Re: [PATCH 6/9] KVM: arm64: Split huge pages when dirty logging is enabled

From: Ricardo Koller <ricarkol@google.com>
To: Marc Zyngier <maz@kernel.org>
Cc: Oliver Upton <oliver.upton@linux.dev>,
	pbonzini@redhat.com, oupton@google.com,  yuzenghui@huawei.com,
	dmatlack@google.com, kvm@vger.kernel.org,
	 kvmarm@lists.linux.dev, qperret@google.com,
	catalin.marinas@arm.com,  andrew.jones@linux.dev,
	seanjc@google.com, alexandru.elisei@arm.com,
	 suzuki.poulose@arm.com, eric.auger@redhat.com, gshan@redhat.com,
	 reijiw@google.com, rananta@google.com, bgardon@google.com,
	ricarkol@gmail.com
Subject: Re: [PATCH 6/9] KVM: arm64: Split huge pages when dirty logging is enabled
Date: Fri, 27 Jan 2023 07:45:15 -0800	[thread overview]
Message-ID: <CAOHnOrx-vvuZ9n8xDRmJTBCZNiqvcqURVyrEt2tDpw5bWT0qew@mail.gmail.com> (raw)

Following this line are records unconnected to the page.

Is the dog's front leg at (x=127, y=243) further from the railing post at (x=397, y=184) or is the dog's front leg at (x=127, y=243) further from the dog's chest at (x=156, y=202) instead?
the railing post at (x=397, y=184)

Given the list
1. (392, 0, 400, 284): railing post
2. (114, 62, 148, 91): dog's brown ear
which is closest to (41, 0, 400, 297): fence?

In-Reply-To: <86v8ktkqfx.wl-maz@kernel.org>

Hi Marc,

On Thu, Jan 26, 2023 at 12:10 PM Marc Zyngier <maz@kernel.org> wrote:
>
> On Thu, 26 Jan 2023 18:45:43 +0000,
> Ricardo Koller <ricarkol@google.com> wrote:
> >
> > On Tue, Jan 24, 2023 at 2:45 PM Oliver Upton <oliver.upton@linux.dev> wrote:
> > >
> > > Hi Ricardo,
> > >
> > > On Fri, Jan 13, 2023 at 03:49:57AM +0000, Ricardo Koller wrote:
> > > > Split huge pages eagerly when enabling dirty logging. The goal is to
> > > > avoid doing it while faulting on write-protected pages, which
> > > > negatively impacts guest performance.
> > > >
> > > > A memslot marked for dirty logging is split in 1GB pieces at a time.

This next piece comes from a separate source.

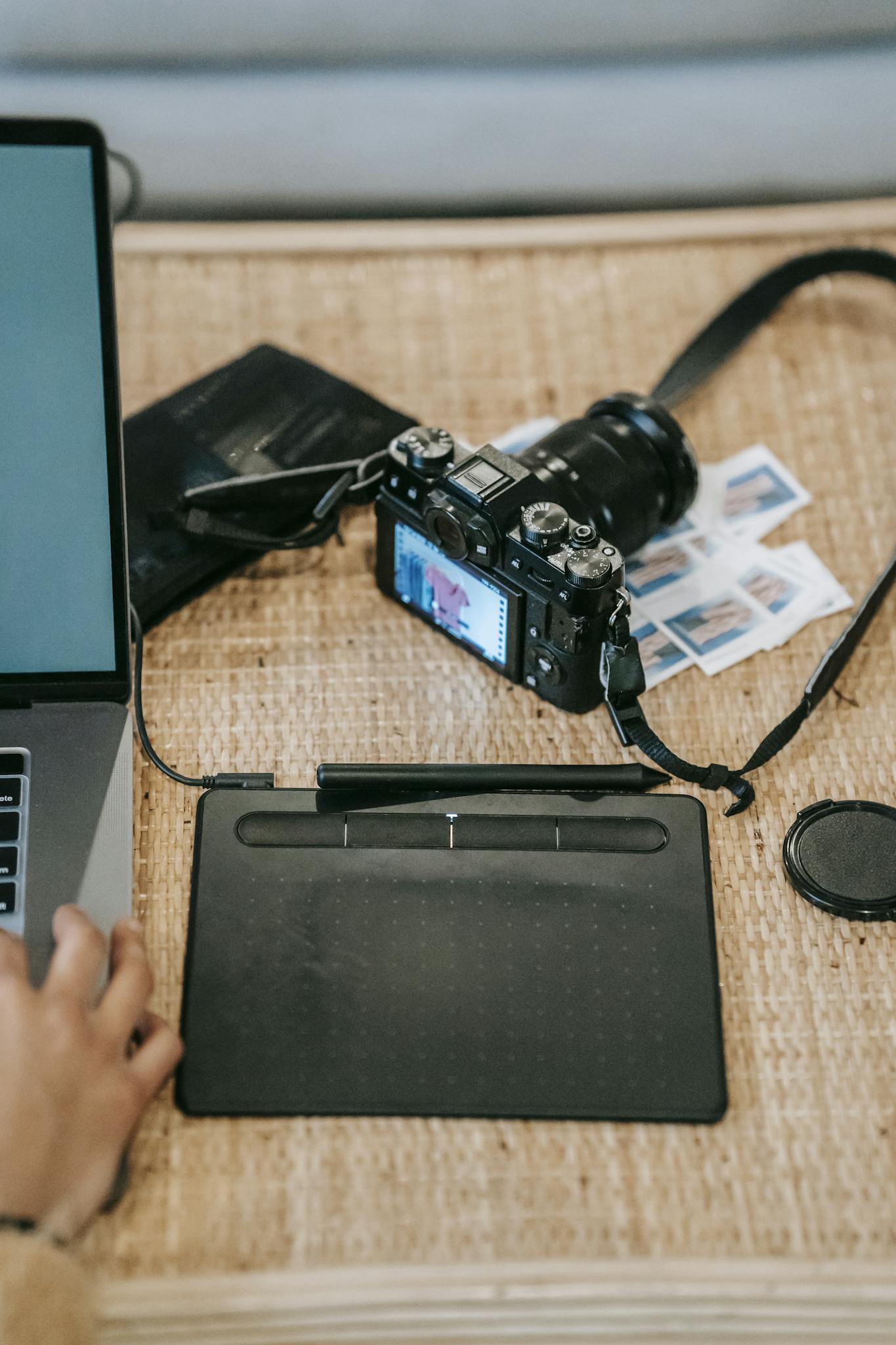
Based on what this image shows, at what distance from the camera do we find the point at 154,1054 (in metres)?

> > > > This is in order to release the mmu_lock and give other kernel threads
> > > > the opportunity to run, and also in order to allocate enough pages to
> > > > split a 1GB range worth of huge pages (or a single 1GB huge page).

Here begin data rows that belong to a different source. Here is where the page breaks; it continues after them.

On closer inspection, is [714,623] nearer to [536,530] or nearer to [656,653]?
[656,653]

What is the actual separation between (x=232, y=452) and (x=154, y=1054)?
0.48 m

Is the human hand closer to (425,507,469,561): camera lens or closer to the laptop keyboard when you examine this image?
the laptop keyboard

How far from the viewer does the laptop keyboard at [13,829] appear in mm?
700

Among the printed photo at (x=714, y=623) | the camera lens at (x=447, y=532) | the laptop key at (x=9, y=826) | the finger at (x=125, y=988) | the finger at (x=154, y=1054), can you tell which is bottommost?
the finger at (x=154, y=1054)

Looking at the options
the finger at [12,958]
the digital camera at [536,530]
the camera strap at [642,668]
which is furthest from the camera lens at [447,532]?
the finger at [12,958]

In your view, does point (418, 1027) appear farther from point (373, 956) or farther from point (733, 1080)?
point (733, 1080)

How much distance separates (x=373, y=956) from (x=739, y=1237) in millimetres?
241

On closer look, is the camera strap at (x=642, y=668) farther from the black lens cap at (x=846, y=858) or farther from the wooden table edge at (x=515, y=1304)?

> > > > Note that these page allocations can fail, so eager page splitting is
> > > > best-effort.  This is not a correctness issue though, as huge pages
> > > > can still be split on write-faults.
> > > >
> > > > The benefits of eager page splitting are the same as in x86, added
> > > > with commit a3fe5dbda0a4 ("KVM: x86/mmu: Split huge pages mapped by
> > > > the TDP MMU when dirty logging is enabled"). For example, when running
> > > > dirty_log_perf_test with 64 virtual CPUs (Ampere Altra), 1GB per vCPU,
> > > > 50% reads, and 2MB HugeTLB memory, the time it takes vCPUs to access
> > > > all of their memory after dirty logging is enabled decreased by 44%
> > > > from 2.58s to 1.42s.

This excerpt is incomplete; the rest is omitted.